I’m curious how libraries decide how many copies to buy of a particular book. While I presume for standalone books they estimate based on buzz, reviews, and an author’s track record, I’m particularly curious how they decide for the volumes in a series.

Case in point: I’m currently in the midst of a six book series. The library has two copies of each of the first three volumes, but only one copy of each of the last three books. So I got sucked into the series with the easy availability of the first three, but upon finishing them and checking on the fourth I discovered that there’s a backlog: three holds on the fourth book, and two holds on the fifth (I didn’t even check the sixth).

A cynical interpretation of this phenomenon would posit that it’s a way to drive readers to pay authors, since if you’re midway into a series and don’t want to wait and see what happens next you’re more likely to buy a copy than wait for one at the library. Sure enough, rather than wait I bought and immediately downloaded the Kindle version of the fourth book and resumed reading. I should note that if this is a partial explanation for the fewer copies of books later in series, I actually don’t mind. I often try out new series by reading the first book or two from the library, and then buy later volumes because I feel like I should be paying the author to reward them for their work.

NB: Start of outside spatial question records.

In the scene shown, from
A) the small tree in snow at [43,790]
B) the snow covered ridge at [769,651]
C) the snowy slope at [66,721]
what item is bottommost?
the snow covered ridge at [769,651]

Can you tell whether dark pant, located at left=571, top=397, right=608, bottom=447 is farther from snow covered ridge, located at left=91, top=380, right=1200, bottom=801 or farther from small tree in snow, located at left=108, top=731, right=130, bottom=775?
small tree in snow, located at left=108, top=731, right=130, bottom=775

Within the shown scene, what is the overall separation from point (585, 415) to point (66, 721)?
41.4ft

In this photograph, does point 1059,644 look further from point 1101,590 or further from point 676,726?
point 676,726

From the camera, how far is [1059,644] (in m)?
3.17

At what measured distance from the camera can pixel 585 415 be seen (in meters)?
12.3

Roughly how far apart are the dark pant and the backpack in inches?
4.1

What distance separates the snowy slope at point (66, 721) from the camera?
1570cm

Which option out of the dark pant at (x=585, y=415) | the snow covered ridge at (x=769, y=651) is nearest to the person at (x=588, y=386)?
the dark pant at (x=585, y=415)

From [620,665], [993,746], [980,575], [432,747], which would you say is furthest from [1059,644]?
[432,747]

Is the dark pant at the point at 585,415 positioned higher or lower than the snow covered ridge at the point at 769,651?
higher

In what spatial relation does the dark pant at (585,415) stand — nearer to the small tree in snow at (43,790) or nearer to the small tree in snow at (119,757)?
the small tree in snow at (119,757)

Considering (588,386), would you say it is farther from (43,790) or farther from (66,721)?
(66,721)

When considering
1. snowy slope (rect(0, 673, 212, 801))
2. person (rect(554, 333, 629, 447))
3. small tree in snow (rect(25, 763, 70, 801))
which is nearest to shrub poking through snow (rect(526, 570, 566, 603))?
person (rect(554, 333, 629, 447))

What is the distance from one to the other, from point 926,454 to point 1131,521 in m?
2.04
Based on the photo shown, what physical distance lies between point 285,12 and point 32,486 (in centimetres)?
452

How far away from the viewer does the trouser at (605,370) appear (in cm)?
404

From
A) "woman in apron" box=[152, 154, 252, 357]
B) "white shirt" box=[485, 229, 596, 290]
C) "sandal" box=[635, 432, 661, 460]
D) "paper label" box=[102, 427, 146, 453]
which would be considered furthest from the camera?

I suspect that the real reason for more copies of books earlier in a series and fewer copies for later books, however, is simply that fewer people finish a series than start it. Given attrition of readers for any given series, at a certain point the library probably just needs fewer copies.

If that’s true, an interesting follow-up question would be whether that’s a planned behavior (e.g., whether libraries expect to have to purchase fewer copies of books later in a series), or whether it’s an emergent behavior (e.g., they buy based on demand, starting out with one copy of each book and only adding more if sufficient demand arises).

So those are the questions. Anybody got data (or a dataset suitable for analysis)?